Copy files from drive to local disk, not necessary it is also possible to work directly from drive.

In [1]:
from google.colab import drive
drive.mount('/content/drive')

Go to this URL in a browser: https://accounts.google.com/o/oauth2/auth?client_id=947318989803-6bn6qk8qdgf4n4g3pfee6491hc0brc4i.apps.googleusercontent.com&redirect_uri=urn%3aietf%3awg%3aoauth%3a2.0%3aoob&response_type=code&scope=email%20https%3a%2f%2fwww.googleapis.com%2fauth%2fdocs.test%20https%3a%2f%2fwww.googleapis.com%2fauth%2fdrive%20https%3a%2f%2fwww.googleapis.com%2fauth%2fdrive.photos.readonly%20https%3a%2f%2fwww.googleapis.com%2fauth%2fpeopleapi.readonly

Enter your authorization code:
··········
Mounted at /content/drive


In [0]:
# !cp ./drive/My\ Drive/RecSys/train_updated.tsv train_updated.tsv
# !cp ./drive/My\ Drive/RecSys/sample.tsv sample.tsv 

Set train file variable to correct path

In [0]:
train_file = './drive/My Drive/RecSys/sample.tsv'

## Install transformers (for BERT models)


In [0]:
!pip install transformers

## Imports

In [0]:
import pandas as pd
import numpy as np
import csv
import math
import torch
import gc
import transformers as ppb
from sklearn.model_selection import train_test_split
from sklearn.linear_model import LogisticRegression
from sklearn.model_selection import GridSearchCV
from sklearn.model_selection import cross_val_score
import warnings
warnings.filterwarnings('ignore')

## Load pretrained models

In [3]:
# For DistilBERT:
model_class, tokenizer_class, pretrained_weights = (ppb.DistilBertModel, ppb.DistilBertTokenizer, 'distilbert-base-multilingual-cased')

## Want BERT instead of distilBERT? Uncomment the following line:
# model_class, tokenizer_class, pretrained_weights = (ppb.BertModel, ppb.BertTokenizer, 'bert-base-multilingual-cased')

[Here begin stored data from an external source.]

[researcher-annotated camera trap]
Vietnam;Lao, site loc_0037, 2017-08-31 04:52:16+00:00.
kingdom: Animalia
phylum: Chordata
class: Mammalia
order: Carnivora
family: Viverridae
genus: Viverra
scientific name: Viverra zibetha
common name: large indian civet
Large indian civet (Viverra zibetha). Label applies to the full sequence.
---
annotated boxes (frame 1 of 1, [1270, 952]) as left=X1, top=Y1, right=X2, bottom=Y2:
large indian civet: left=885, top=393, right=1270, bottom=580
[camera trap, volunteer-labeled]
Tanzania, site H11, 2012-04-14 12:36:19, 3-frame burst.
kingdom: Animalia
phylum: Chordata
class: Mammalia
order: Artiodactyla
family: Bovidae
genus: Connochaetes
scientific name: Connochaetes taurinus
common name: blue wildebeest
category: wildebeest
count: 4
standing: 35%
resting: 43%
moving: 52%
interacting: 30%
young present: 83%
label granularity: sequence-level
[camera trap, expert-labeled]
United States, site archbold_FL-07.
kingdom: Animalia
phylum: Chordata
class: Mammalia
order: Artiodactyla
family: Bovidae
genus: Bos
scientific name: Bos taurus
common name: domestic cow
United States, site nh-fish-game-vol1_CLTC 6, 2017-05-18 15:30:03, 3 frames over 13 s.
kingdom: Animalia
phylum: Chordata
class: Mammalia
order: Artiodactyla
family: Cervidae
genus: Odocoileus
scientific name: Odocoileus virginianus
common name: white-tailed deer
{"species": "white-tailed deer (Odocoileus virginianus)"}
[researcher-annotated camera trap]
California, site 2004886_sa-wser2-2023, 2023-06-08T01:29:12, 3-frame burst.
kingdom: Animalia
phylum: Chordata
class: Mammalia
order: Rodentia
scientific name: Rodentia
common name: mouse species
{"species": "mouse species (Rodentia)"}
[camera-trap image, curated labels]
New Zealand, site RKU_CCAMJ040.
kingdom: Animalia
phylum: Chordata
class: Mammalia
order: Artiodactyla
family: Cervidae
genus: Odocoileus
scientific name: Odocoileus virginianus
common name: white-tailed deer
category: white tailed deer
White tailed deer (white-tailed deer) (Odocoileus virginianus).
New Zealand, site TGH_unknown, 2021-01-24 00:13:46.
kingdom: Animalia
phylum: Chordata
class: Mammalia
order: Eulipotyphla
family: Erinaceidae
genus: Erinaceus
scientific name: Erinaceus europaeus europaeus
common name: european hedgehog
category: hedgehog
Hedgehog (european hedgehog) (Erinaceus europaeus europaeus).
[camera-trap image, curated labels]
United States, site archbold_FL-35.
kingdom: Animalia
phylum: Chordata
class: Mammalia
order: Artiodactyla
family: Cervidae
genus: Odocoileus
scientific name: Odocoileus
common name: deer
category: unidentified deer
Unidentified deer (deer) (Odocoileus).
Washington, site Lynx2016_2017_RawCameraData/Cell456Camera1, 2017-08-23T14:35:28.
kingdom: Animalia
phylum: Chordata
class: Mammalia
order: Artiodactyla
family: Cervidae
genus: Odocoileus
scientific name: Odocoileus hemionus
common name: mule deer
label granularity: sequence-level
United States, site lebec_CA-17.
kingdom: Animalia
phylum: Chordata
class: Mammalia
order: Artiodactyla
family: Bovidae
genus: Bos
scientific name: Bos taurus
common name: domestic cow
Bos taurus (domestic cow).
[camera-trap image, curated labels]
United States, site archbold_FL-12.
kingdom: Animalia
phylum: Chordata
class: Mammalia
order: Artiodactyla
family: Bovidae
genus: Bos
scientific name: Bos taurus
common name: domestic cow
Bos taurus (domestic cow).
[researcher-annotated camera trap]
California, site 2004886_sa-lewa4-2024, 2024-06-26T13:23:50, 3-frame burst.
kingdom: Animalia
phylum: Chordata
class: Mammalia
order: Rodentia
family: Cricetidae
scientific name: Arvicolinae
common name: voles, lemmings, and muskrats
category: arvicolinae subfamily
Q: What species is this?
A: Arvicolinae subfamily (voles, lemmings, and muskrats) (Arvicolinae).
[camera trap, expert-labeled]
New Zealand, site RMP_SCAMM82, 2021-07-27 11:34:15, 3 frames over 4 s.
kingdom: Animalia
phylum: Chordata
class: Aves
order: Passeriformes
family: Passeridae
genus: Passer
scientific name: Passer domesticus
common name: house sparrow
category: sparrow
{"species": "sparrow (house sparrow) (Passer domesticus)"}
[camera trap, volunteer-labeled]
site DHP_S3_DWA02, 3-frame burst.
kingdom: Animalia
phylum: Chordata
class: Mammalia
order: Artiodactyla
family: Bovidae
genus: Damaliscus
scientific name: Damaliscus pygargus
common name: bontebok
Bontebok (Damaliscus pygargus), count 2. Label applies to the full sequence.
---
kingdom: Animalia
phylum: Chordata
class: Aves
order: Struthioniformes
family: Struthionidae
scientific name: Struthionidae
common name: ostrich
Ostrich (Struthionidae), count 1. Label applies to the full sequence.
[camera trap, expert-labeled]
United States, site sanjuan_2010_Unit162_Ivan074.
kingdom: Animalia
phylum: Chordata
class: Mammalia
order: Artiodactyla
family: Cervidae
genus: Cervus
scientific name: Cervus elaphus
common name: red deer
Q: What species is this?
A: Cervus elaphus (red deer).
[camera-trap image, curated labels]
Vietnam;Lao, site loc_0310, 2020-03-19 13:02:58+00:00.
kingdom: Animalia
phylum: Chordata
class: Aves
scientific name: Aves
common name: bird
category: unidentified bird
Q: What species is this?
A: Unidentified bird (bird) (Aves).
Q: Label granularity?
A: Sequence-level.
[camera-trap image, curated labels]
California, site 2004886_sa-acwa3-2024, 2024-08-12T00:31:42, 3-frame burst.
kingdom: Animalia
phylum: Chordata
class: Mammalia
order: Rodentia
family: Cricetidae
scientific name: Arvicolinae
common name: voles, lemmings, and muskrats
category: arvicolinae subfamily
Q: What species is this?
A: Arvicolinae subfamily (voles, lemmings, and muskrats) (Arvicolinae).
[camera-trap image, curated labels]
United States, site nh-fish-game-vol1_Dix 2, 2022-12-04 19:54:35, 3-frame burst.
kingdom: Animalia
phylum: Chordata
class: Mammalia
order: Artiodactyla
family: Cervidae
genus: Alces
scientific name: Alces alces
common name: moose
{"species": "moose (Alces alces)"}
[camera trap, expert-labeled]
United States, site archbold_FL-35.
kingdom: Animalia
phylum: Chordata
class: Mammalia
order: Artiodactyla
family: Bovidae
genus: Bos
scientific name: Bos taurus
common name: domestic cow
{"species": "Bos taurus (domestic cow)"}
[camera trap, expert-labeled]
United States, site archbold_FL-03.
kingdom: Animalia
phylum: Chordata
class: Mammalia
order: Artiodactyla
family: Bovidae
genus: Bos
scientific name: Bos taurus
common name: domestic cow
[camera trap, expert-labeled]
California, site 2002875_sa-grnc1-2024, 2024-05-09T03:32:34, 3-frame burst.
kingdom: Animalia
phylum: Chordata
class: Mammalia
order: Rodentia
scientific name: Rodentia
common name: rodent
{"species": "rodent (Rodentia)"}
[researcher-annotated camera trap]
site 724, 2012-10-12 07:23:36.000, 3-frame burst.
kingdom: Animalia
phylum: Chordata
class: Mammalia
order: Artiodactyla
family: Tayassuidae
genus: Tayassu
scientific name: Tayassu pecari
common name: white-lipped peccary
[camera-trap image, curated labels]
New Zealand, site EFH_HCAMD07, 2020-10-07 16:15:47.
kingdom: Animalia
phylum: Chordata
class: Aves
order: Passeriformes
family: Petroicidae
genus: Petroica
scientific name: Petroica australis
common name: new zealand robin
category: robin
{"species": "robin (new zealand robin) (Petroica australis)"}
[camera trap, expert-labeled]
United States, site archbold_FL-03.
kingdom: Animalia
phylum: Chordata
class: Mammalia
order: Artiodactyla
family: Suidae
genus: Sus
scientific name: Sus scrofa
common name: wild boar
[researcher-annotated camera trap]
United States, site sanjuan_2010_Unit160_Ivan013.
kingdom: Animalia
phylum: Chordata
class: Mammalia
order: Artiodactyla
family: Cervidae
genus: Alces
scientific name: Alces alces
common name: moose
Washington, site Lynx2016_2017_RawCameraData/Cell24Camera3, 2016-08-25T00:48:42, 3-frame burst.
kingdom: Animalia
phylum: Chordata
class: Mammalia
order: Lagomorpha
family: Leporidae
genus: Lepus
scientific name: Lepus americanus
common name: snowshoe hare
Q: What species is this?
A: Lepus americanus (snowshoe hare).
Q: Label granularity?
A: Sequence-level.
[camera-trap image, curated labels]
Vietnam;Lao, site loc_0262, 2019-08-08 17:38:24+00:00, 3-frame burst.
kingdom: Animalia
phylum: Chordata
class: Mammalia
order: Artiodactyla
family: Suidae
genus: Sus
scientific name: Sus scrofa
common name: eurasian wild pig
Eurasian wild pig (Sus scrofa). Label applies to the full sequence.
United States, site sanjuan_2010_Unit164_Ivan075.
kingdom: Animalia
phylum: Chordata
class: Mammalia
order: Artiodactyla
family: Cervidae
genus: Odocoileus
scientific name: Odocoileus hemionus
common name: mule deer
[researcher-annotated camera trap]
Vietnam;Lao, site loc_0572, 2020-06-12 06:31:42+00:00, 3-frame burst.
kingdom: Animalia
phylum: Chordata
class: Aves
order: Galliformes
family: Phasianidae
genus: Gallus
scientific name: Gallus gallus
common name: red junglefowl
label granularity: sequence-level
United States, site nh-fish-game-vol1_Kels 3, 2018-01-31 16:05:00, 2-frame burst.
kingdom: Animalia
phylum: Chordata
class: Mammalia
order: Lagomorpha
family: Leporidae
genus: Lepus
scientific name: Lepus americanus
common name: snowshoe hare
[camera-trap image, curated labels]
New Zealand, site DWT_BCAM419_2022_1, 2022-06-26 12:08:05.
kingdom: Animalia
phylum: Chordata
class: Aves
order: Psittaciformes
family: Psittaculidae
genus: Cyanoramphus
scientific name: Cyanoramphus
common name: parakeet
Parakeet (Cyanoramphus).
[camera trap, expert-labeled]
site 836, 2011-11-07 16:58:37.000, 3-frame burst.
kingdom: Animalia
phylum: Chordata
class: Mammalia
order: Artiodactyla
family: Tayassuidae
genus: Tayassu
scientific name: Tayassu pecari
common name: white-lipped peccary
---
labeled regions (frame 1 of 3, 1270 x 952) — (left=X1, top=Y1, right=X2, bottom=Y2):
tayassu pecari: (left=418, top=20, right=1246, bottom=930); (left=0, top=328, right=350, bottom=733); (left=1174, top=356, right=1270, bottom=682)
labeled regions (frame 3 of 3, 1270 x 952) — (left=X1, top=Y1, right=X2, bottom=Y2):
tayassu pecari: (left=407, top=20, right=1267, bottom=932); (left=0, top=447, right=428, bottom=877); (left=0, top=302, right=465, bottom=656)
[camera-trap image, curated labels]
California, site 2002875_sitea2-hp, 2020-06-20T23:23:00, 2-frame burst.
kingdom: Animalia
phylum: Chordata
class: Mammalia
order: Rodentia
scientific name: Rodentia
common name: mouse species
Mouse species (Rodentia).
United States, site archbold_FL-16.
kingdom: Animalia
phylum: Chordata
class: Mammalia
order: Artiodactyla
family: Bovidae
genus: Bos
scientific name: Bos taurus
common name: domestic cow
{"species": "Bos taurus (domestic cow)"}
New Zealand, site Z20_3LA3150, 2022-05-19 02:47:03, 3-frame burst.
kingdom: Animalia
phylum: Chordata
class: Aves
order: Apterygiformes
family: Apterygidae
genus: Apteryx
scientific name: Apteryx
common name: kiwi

# Load pretrained model/tokenizer
tokenizer = tokenizer_class.from_pretrained(pretrained_weights, do_lower_case=False)
model = model_class.from_pretrained(
    pretrained_weights,
    output_attentions = False,
    output_hidden_states = True,
)
model.eval()

print('done')

done


# Read the desired dataset

This piece of code can be used to read the desired dataset into memory as a Pandas dataframe.

In [4]:
all_features = ["text_tokens", "hashtags", "tweet_id", "present_media", "present_links", "present_domains",
                "tweet_type", "language", "tweet_timestamp", "engaged_with_user_id", "engaged_with_user_follower_count",
                "engaged_with_user_following_count", "engaged_with_user_is_verified",
                "engaged_with_user_account_creation", "enaging_user_id", "enaging_user_follower_count",
                "enaging_user_following_count",
                "enaging_user_is_verified", "enaging_user_account_creation", "engagee_follows_engager",
                "reply_timestamp", "retweet_timestamp", "retweet_with_comment_timestamp", "like_timestamp"]
                
dataset = pd.read_csv(train_file, delimiter="\x01", encoding='utf-8', header=None)
dataset.columns = all_features
print("done")

done


# Model 1: (distil)BERT

This model transform the list of ordered BERT id's in to a feature vector on which we can use regular classfiers (i.e. logistics classifiers, or kNN).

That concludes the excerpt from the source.